A noite estava morna em Montijo.
Talvez mercê deste alegre calor de Verão, talvez por estarem as ruas engalanadas das tradicionais festas de São Pedro, talvez mercê desse conjunto com um cartel competitivo, o resultado foi um público animado e metido no espectáculo, desfrutando dos momentos de emoção que sobraram ao longo da noite.
Estavam anunciadas duas ganadarias, Lopes Branco e Cunhal Patrício, sendo que junto às bilheteiras se encontrava afixada a alteração daquela primeira ganadaria pela de Eng. Mário Vinhas.
João Moura Caetano abriu praça com dois sonantes compridos: o toiro de Cunhal Patrício a investir de largo, e, aquele pequeno passo ao lado para receber o oponente debaixo do braço. O público entrou imediatamente no espectáculo!
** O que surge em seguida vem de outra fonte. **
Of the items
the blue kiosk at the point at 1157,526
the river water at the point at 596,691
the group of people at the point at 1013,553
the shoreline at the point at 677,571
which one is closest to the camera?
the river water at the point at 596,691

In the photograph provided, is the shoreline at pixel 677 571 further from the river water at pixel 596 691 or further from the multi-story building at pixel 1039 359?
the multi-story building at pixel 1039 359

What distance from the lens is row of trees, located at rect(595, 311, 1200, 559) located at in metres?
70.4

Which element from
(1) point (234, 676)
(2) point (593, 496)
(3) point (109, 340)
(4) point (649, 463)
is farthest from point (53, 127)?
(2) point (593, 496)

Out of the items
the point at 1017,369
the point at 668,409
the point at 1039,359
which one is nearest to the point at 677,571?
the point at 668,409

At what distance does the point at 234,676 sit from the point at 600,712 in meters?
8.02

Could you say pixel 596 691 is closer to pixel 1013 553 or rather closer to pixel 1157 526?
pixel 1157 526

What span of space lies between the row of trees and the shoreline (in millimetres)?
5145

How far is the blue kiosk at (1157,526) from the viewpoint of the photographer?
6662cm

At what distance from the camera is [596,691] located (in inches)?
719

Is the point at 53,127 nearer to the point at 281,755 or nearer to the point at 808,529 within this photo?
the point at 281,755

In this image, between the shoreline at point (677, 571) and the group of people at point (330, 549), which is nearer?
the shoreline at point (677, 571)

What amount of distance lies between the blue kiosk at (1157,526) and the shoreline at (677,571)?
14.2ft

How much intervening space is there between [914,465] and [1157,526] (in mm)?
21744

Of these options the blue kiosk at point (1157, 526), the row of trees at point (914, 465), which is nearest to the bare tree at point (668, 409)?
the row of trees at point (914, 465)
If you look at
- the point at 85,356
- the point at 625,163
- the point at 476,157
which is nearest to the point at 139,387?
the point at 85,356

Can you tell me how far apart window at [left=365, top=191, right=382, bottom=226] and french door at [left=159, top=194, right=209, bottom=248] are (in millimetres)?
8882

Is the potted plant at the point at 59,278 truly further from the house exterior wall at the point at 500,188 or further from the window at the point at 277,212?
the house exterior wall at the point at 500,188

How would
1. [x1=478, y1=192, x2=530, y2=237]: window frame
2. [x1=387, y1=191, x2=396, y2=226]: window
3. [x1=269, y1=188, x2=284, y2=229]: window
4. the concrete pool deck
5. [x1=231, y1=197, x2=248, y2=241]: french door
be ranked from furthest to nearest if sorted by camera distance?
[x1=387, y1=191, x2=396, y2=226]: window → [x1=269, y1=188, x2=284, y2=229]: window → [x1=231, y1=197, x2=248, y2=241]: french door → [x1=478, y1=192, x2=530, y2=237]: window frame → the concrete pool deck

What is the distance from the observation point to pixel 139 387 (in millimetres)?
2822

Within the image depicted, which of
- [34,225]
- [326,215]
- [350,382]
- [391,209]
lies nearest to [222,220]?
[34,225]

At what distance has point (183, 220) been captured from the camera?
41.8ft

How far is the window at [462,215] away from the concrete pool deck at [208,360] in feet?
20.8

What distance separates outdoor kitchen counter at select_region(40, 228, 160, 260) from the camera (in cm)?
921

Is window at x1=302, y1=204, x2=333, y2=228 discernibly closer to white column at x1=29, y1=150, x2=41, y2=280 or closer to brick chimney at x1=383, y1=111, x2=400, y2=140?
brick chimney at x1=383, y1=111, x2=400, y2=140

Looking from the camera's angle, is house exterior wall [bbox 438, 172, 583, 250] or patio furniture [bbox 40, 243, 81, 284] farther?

É verdade que o exemplar não se furtava aos médios mas tem que se dizer que lhe faltou classe para que se lhe desse melhor nota. Acudia aos ferros mas recebia-os defendendo-se, característica que se foi acentuando ao longo da lide. Sonantes ferros, construiram uma lide sonante, que, porém, terminou com um ferro de menor nota.
Na segunda parte lidou um exemplar da ganadarias Eng. Mário Vinhas. Apesar da saída alegre, a chama foi diminuindo no decorrer da função. Ainda assim, foi uma lide muitíssimo bem conseguida. O segundo (dos três compridos) fez explodir a bancada: dando prioridade à investida do oponente – de largo e recebendo por entre escassos milímetros. Nos curtos destacou-se também o segundo que deixou ao «quiebro», de um conjunto que resultou na melhor lide da noite.
João Moura Jr. cortado um orelha em Badajoz na tarde deste mesmo sábado, e, há-de ter feito um esforço grande para estar a horas na Monumental do Montijo. Tinha o público com ele, porém, por infortúnio, tocaram-lhe dois piores exemplares da noite.
O primeiro de Vinhas, colaborou até ao segundo curto. Depois pendeu para tábuas e encontrou querença na porta dos curros. O cavaleiro andou esforçado e fechou a lide com um ferro de mérito.
Na segunda parte o Cunhal Patrício foi pior. João Moura Jr. esculpiu a matéria-prima da melhor maneira. Frente a «um manso cego ao cavalo», sem volta possível, conseguiu com esforço e cátedra executar a ferragem da ordem. Injustamente (a nosso ver), o director de corrida Tiago Tavares, negou a volta ao cavaleiro.
Marcos Bastinhas começou por lidar o toiro de Vinhas, que saiu com pata e chispa a rematar nas tábuas. Três compridos sonantes e um arriscado primeiro curto, levantaram o público do empedrado. Depois deixou-se colher por duas vezes, e, a lide resultou irregular. A fechar a corrida, lidando o exemplar de Cunhal Patrício, foi tudo mais de feição. Repetiu o bom som dos compridos e nos curtos foi harmonioso, numa lide bonita e com boa nota.
As pegas estiveram a cargo dos Amadores do Montijo e dos Amadores de Alcochete.
Pelos anfitriões pegou primeiro Ricardo Figueiredo. Com uma investida com pata, o de Cunhal Patrício tirou o cabo numa impressionante voltareta. À segunda tentativa voltou a imprimir entrada duríssima, a que correspondeu uma excelente primeira ajuda.
Hélio Lopes perfilou-se para a pega de caras mas o oponente de Cunhal Patrício, completamente encostado da tábuas, inviabilizou qualquer tentativa. O cabo optou por mandar trocar para a cernelha. Hélio Lopes, entrou duas ou três vezes à cernelha com determinação mas as muito más intervenções do rabejador não lhe permitiram fechar a sorte como, de certo, gostaria.
João Damásio consumou a pega ao primeiro intento e acabaria por levar para casa o troféu em disputa – com garra, aguentou-se na investida a bater que o de Cunhal Patrício imprimiu.
Para os Amadores de Alcochete:
Fernando Quintela bateu as palmas a um Vinhas com cara fechada e curta. Esteve enorme o forcado a dobrar-se na investida dura e reunião à barbela. Numa das melhores pegas da noite.
Joaquim Quintela tentou por seis vezes executar a pega, saindo sempre violentamente desfeiteado pelo oponente de Vinhas, de córnea fechada. À sétima, João Machacaz consumou com eficácia.
António Cardoso, depois de aguentar uma barbaridade saiu com um violento derrote ao primeiro intento. E, valentíssimo, perfilou-se para uma dura segunda tentativa a que correspondeu bem o grupo na ajuda.